Let $G$ be a topological group. Following Milnor one way of defining the total space of the universal bundle $EG$ of $G$ is to form the infinite join $$ EG = G^{\ast \infty} = G \ast G \ast \dots $$ equipped with the strong topology, which is the coarsest topology such that the coordinate maps to $[0,1]$ and $G$ are continuous. This is sometimes also called the coarse join. There is also a weak topology on the join, which identifies the finite parts with quotient spaces of $G \times \dots \times G \times \Delta^n$.
According to Segal we can identify this space with the geometric realisation of the category $\mathcal{C}_{G,\mathbb{N}}$ that has $G \times \mathbb{N}$ as its object space and a unique (non-identity) morphism between $(g,m)$ and $(h,n)$ if $n < m$. My first question is
Is the topology on $\lvert \mathcal{C}_{G,\mathbb{N}} \rvert$ really the strong topology? It looks more like the weak one.

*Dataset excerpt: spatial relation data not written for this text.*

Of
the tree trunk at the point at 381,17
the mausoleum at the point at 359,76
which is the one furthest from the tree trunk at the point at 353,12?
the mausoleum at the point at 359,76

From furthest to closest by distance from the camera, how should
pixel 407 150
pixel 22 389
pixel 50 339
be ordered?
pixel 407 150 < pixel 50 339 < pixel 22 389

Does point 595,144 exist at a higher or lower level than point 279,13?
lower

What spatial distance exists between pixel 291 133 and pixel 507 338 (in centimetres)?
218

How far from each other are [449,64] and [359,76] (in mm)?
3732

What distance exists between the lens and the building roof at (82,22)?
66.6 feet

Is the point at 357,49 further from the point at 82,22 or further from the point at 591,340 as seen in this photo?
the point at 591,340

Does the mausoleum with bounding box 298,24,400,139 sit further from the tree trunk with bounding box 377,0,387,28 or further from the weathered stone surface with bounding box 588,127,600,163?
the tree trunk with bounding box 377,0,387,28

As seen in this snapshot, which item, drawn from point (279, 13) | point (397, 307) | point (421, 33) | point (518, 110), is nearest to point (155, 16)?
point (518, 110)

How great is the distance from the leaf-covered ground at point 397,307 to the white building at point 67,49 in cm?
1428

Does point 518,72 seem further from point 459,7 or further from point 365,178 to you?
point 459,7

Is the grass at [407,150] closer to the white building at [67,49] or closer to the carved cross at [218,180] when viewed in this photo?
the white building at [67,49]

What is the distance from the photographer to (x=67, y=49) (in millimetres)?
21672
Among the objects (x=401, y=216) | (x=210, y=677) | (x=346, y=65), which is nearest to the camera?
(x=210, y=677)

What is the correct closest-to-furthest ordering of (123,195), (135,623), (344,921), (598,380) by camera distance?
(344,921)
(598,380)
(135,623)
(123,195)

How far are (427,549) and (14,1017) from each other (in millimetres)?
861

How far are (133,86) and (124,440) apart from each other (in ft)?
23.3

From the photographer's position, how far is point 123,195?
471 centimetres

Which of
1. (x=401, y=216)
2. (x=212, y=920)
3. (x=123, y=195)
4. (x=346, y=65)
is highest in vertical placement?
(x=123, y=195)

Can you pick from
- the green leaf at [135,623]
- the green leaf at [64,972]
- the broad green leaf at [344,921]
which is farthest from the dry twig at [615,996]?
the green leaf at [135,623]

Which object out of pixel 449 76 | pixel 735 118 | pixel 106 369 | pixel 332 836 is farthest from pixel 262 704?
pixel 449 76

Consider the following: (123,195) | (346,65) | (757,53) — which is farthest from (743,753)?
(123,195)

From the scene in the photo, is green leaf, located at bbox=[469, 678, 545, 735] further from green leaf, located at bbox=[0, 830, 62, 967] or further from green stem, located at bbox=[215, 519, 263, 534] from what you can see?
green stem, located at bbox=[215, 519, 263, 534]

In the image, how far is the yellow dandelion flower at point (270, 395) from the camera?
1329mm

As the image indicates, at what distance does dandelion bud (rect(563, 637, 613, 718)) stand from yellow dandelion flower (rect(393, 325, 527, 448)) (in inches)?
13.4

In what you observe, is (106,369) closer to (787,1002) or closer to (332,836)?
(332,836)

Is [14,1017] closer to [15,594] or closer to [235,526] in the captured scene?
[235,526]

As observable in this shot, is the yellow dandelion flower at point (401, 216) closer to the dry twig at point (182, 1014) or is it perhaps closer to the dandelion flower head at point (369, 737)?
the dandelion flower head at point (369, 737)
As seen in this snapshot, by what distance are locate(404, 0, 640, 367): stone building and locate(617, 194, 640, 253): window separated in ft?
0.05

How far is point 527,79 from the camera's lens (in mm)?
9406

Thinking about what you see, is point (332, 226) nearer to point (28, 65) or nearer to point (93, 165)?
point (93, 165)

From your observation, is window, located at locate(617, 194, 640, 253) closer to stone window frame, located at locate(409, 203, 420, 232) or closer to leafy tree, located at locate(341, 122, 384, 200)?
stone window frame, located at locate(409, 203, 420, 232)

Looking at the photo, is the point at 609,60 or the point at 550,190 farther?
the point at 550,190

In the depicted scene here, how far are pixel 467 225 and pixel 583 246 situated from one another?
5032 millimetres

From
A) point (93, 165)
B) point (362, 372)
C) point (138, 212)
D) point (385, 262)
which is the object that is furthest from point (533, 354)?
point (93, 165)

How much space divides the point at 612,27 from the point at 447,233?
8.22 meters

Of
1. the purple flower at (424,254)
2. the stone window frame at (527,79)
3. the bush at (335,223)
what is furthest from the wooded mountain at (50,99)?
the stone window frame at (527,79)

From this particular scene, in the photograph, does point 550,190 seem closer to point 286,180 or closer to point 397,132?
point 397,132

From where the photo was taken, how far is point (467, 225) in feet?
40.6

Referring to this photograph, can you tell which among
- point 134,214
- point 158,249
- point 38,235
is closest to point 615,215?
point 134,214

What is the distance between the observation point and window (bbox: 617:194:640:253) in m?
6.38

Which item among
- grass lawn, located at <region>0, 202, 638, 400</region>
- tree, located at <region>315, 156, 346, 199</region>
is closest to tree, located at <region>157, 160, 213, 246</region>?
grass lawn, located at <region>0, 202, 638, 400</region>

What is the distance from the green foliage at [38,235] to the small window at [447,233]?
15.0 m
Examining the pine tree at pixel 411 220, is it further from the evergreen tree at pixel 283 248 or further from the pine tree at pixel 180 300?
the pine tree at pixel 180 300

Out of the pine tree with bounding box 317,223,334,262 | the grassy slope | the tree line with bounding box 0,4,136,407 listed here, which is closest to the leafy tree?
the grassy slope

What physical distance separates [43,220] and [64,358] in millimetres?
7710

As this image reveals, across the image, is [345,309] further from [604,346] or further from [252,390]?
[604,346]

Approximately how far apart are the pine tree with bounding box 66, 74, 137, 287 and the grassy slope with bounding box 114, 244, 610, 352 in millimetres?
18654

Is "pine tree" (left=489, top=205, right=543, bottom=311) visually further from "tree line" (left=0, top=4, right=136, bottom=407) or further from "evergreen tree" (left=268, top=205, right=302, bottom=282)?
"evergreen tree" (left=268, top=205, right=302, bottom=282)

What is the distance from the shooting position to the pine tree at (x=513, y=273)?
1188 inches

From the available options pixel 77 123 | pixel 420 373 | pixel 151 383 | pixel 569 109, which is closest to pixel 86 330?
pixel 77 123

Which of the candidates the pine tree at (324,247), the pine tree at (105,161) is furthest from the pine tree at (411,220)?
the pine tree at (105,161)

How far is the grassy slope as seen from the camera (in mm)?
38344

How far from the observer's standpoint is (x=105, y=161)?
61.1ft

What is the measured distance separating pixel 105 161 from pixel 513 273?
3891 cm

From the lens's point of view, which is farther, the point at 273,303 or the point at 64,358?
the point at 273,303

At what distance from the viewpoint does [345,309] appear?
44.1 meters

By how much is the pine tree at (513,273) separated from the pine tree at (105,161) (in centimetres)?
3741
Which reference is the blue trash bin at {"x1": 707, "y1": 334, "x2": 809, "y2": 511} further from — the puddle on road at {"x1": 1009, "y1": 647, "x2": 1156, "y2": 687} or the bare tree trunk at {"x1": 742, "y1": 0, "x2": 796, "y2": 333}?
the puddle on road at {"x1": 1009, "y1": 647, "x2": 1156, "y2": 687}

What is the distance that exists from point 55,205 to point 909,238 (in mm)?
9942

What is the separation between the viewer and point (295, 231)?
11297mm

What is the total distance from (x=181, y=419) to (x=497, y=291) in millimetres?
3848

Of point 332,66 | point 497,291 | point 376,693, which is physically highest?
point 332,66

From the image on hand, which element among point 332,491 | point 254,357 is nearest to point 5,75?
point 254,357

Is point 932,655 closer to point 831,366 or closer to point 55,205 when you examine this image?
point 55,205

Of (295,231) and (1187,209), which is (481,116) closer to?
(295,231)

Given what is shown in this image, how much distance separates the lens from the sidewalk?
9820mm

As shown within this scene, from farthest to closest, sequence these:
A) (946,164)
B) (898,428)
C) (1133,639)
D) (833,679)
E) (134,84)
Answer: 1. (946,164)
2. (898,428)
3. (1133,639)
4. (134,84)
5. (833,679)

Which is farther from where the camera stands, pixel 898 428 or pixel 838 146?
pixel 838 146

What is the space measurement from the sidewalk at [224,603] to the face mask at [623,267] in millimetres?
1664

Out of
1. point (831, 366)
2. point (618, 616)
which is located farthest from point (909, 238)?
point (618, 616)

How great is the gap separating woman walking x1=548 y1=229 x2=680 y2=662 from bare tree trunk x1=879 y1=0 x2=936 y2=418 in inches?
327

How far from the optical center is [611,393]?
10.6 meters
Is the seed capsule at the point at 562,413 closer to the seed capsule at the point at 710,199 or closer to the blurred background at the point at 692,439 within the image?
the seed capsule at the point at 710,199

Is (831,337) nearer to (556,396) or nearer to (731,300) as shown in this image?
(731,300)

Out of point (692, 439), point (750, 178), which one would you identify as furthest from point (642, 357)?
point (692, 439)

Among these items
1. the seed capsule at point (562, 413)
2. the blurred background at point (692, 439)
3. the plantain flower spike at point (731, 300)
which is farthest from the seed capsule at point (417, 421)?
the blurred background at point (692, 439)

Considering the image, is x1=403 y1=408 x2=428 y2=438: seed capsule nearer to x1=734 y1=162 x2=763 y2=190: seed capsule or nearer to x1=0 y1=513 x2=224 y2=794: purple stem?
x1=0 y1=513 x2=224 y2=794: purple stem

One of the reasons Milnor is using the strong topology is that for the strong topology it is easy to check that the group action $EG \times G \to EG$ is continuous. He states that he does not know that this is true for the weak topology. But the geometric realisation (the one that takes into account degeneracy maps) preserves products. So if $\mathcal{C}_{G,c}$ is the topological category with object space $G$ and only identity morphisms, then $$ \lvert \mathcal{C}_{G,\mathbb{N}} \rvert \times G \to \lvert \mathcal{C}_{G,\mathbb{N}} \rvert \times \lvert \mathcal{C}_{G,c} \rvert \to \lvert \mathcal{C}_{G,\mathbb{N}} \times \mathcal{C}_{G,c} \rvert \to \lvert \mathcal{C}_{G,\mathbb{N}} \rvert $$ where the last map is induced by the (continuous) action of $G$ on objects and morphisms, should be a composition of continuous maps. Hence, my second question is:
Why is it not obvious in Segal's picture that the action map is continuous?
Of course this question becomes trivial if the answer to the first one is that it is indeed the strong topology.